I tried an approach of using a concurrent queue in a singleton class and each instances of B adds to the queue And another thread in this class takes care of dequeing the items from queue and writes to the file File.txt. The queue is fetched synchronously and write operation succeeded . This works fine .

If I have too many threads and too many items in queue the file writing works but if for some reason my queue crashes or stops abruptly all the information which is supposed to be written to file is lost .

If I make the file writing synchronous from the B without using the queue then it will be slow as it needs to check for file locking but here there are less chances of data being missed as after B immediately writes to file.

What could be there best approach or design to handle this scenario? I don't need the response after file writing is completed . I can't make B wait for the file writing to be completed.

Would async await file writing could be of any use here ?

2

There are 2 answers

1
duffymo On

I think what you've done is the best that can be done. You may have to tune your producer/consumer queue solution if there are still problems, but it seems to me that you've done rather well with this approach.

If an in-memory queue isn't the answer, perhaps externalizing that to a message queue and a pool of listeners would be an improvement.

Relational databases and transaction managers are born to solve this problem. Why continue with a file based solution? Is it possible to explore an alternative?

3
shay__ On

is there a better approach or design to handle this scenario?
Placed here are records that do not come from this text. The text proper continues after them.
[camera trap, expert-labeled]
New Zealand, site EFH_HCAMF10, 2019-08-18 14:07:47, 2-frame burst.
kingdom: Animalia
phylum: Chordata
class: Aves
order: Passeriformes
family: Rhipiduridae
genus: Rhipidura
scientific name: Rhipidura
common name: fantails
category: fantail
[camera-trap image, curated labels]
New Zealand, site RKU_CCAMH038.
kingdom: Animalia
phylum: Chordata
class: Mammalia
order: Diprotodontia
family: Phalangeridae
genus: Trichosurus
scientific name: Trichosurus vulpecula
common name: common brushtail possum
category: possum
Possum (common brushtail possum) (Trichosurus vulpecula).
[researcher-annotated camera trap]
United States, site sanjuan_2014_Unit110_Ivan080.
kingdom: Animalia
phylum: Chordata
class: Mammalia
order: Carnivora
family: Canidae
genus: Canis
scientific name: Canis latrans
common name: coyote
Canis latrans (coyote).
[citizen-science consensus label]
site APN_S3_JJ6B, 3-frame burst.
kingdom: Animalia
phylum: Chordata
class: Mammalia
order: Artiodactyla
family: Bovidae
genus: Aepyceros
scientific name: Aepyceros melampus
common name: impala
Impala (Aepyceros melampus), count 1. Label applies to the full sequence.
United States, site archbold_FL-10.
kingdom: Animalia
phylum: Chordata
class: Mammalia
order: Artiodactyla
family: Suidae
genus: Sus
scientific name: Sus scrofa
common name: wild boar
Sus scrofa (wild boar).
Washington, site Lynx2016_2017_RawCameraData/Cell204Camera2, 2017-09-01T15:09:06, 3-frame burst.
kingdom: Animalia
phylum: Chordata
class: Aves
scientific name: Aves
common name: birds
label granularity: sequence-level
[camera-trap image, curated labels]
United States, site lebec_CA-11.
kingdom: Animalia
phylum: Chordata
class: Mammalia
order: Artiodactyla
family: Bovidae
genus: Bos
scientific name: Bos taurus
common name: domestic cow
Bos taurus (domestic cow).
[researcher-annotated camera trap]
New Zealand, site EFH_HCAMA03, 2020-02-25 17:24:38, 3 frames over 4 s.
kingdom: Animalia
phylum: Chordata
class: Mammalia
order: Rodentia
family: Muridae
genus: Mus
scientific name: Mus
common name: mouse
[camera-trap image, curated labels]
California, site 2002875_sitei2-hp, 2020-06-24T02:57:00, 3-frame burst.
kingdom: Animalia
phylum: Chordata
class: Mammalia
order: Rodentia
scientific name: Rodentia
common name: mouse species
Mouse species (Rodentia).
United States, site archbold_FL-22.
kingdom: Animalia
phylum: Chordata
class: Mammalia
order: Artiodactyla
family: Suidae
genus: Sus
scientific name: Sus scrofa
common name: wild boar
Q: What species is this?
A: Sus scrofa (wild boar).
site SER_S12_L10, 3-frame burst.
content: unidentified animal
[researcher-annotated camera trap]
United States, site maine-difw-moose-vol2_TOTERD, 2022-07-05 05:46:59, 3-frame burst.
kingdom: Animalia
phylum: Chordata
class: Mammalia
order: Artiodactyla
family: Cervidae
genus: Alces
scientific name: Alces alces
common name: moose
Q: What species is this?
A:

You can make each producer thread write to it's own rolling file instead of queuing the operation. Every X seconds the producers move to new files and some aggregation thread wakes up, read the previous files (of each producer) and writes the results to the final File.txt output file. No read / write locks are required here.

This ensures safe recovery since the rolling files exist until you process and delete them.

This also mean that you always write to disk, which is much slower than queuing tasks in memory and write to disk in bulks. But that's the price you pay for consistency.

Would async await file writing could be of any use here ?

Using asynchronous IO has nothing to do with this. The problems you mentioned were 1) shared resources (the output file) and 2) lack of consistency (when the queue crash), none of which async programming is about.

Why the async is in picture is because I dont want to delay the existing work by B because of this file writing operation

async would indeed help you with that. Whatever pattern you choose to implement (to solve the original problem) it can always be async by merely using the asynchronous IO api's.